You mentioned that you feel a sense of responsibility for how the kids grow up and their development of values. Good intuition! It is partially your responsibility to help assure they become good people. You also get Stepdad points for understanding you shouldn’t be the primary punisher. Nothing will damage your ability to bond as a family faster than becoming the designated punisher. There are strategies you can use to put a plan in motion. You can read more about that here.
Patience is vital as parent, but even more important as a Stepdad. Stepdads have our patience tested at a higher level -and not just by the kids. The wife and even the extended family can be challenging at times. Your position or your authority in the family may be questioned, even if people don’t do it out loud. It will be work but you need to continue every day to improve your patience. Like anything else, your ability to become more patient gets better with practice. Practicing patience is not a natural thing. We have to force ourselves to do it. It’s a little like lifting weights; The more you work that muscle, the stronger it gets.
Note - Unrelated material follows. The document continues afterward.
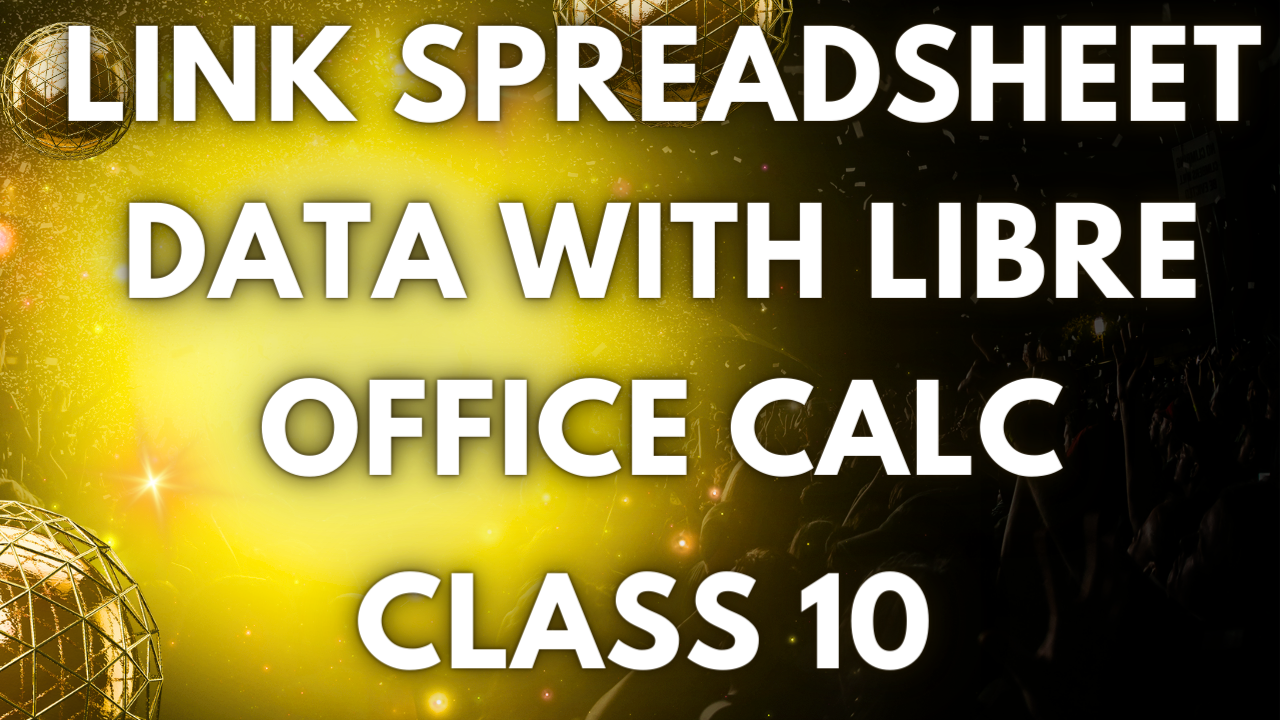 Link spreadsheet data with Libre Office Calc For Class 10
You’ve said their father is an unreliable alcoholic. That puts a heavier burden on you. These kids need a strong, reliable male role model in their lives. That’s you now! You married for love. That love needs to extend to your kids and become absolute commitment. You can’t be fully committed with one foot out the door. There’s more at stake here than your happiness. Kids who’ve seen they can’t count on their father should never learn that lesson a second time with their Stepdad. It only shows them that dads aren’t permanent. Girls learn they can’t count on the men in their lives and boys learn that dads don’t have to stay. When they grow up they’re less likely to be reliable fathers. Don’t allow them to learn those lessons. It’s time to fix what’s broken.
There are no shortcuts in good parenting. It’s a full-time job to make sure your kids learn what they need to know. Sit down today and work on a plan with your wife. Let her know it’s a challenge, adapting to this much change at once, but you’re up for the challenge. You just need her help. Let her know you want to put together a plan you can both follow. She’s been doing all this on her own for a while, so she’s feeling some relief. It’s new to you, so you’re feeling overwhelmed. Work out a plan where she takes a little of the load and then you can ease into the role, adding a little more as you move forward. If you need a little extra help pick up The Stepdad’s Guide- Resolving Family Conflict. This outlines a plan to help avoid issues and resolve the one’s you’re dealing with now. Make a plan and keep working to improve it a little each day. Eventually you’ll find balance.
Keep Stepdadding – and keep smiling! You can do this.